## 节选原文:
各位大牛们好,我有个问题纠结我2个月了,请大家帮忙分析。
问题:
客户现场有2个table, 一个叫stage, 里面有1亿条记录,现在需要insert到另一个表Pattern, 原表没有primary 和foreign key, 也没Index,目的表有primary 和foreign key, 和Index,这2表都只有2列。目前用的merge into 语句,这个功能是定期做merge,把不在pattern的但是在stage的merge, 如果是delta数据,现在没有问题,如果做了clean(就是把pattern truncate)后应用会hang住。
从现场的stacktrace, 应用hang在executeUpdate:
static void doUpdateSql(Connection conn, String sqlStr) throws SQLException {
PreparedStatement stmt = null;
ResultSet rs = null;
try {
stmt = conn.prepareStatement(sqlStr);
stmt.executeUpdate(sqlStr);
} finally {
JDBCUtils.close( stmt, rs );
logger.debug( "smtm closed");
}
}
堆栈为:
"Timer-8" daemon prio=10 tid=0x00007f6798395800 nid=0x3972 runnable [0x00007f67ea8e6000]
java.lang.Thread.State: RUNNABLE
at java.net.SocketInputStream.socketRead0(Native Method)
at java.net.SocketInputStream.read(SocketInputStream.java:129)
at oracle.net.ns.Packet.receive(Packet.java:282)
at oracle.net.ns.DataPacket.receive(DataPacket.java:103)
at oracle.net.ns.NetInputStream.getNextPacket(NetInputStream.java:230)
at oracle.net.ns.NetInputStream.read(NetInputStream.java:175)
at oracle.net.ns.NetInputStream.read(NetInputStream.java:100)
at oracle.net.ns.NetInputStream.read(NetInputStream.java:85)
at oracle.jdbc.driver.T4CSocketInputStreamWrapper.readNextPacket(T4CSocketInputStreamWrapper.java:122)
at oracle.jdbc.driver.T4CSocketInputStreamWrapper.read(T4CSocketInputStreamWrapper.java:78)
at oracle.jdbc.driver.T4CMAREngine.unmarshalUB1(T4CMAREngine.java:1179)
at oracle.jdbc.driver.T4CMAREngine.unmarshalSB1(T4CMAREngine.java:1155)
at oracle.jdbc.driver.T4CTTIfun.receive(T4CTTIfun.java:279)
at oracle.jdbc.driver.T4CTTIfun.doRPC(T4CTTIfun.java:186)
at oracle.jdbc.driver.T4C8Oall.doOALL(T4C8Oall.java:521)
at oracle.jdbc.driver.T4CPreparedStatement.doOall8(T4CPreparedStatement.java:205)
at oracle.jdbc.driver.T4CPreparedStatement.executeForRows(T4CPreparedStatement.java:1008)

## 学以致用:
a. 请原样输出关于 merge into 语句挂起问题的帖子中从“at oracle.net.ns.DataPacket.receive(DataPacket.java:103)”至“at oracle.net.ns.NetInputStream.read(NetInputStream.java:175)”的那一段。
b. 请续写关于 merge into 语句挂起问题的帖子，从其最后一句之后写出接下来的部分。

## 所给信息:
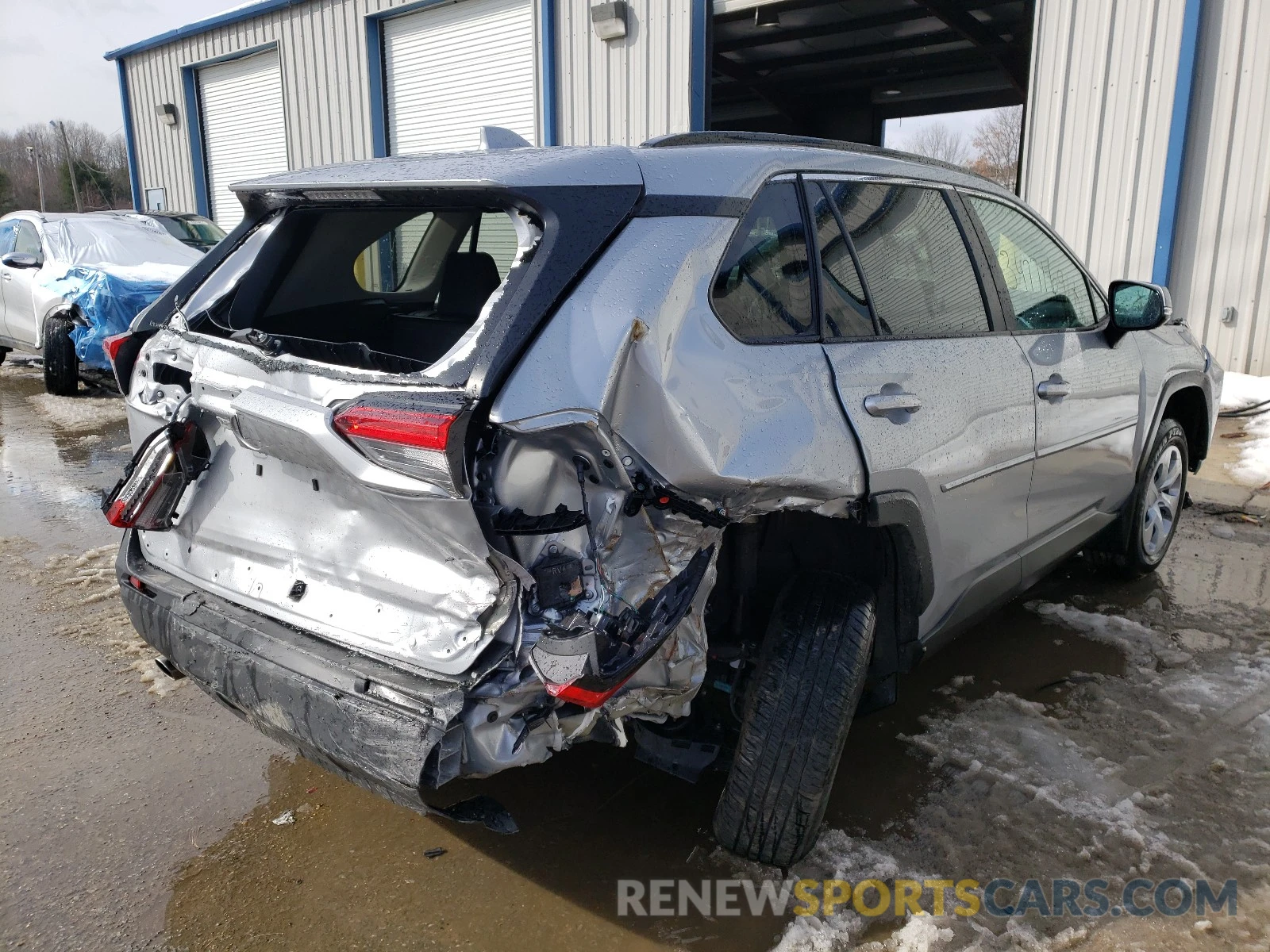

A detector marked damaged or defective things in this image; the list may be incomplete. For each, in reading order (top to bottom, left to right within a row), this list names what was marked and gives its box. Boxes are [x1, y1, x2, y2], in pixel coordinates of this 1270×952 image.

## 答案部分:
a.
at oracle.net.ns.DataPacket.receive(DataPacket.java:103)
at oracle.net.ns.NetInputStream.getNextPacket(NetInputStream.java:230)
at oracle.net.ns.NetInputStream.read(NetInputStream.java:175)

b.
at oracle.jdbc.driver.OracleStatement.doExecuteWithTimeout(OracleStatement.java:1307)
at oracle.jdbc.driver.OracleStatement.executeUpdateInternal(OracleStatement.java:1814)
at oracle.jdbc.driver.OracleStatement.executeUpdate(OracleStatement.java:1779)
- locked <0x00007f83b3b03080> (a oracle.jdbc.driver.T4CConnection)
at oracle.jdbc.driver.OracleStatementWrapper.executeUpdate(OracleStatementWrapper.java:277)
at com.mchange.v2.c3p0.impl.NewProxyPreparedStatement.executeUpdate(NewProxyPreparedStatement.java:1044)
at com.cache.OracleSqlldr.doUpdateSql(OracleSqlldr.java:276)
用的c3p0连接池,配置为:
2020-06-26 11:01:00,038 INFO [impl.AbstractPoolBackedDataSource]
Initializing c3p0 pool...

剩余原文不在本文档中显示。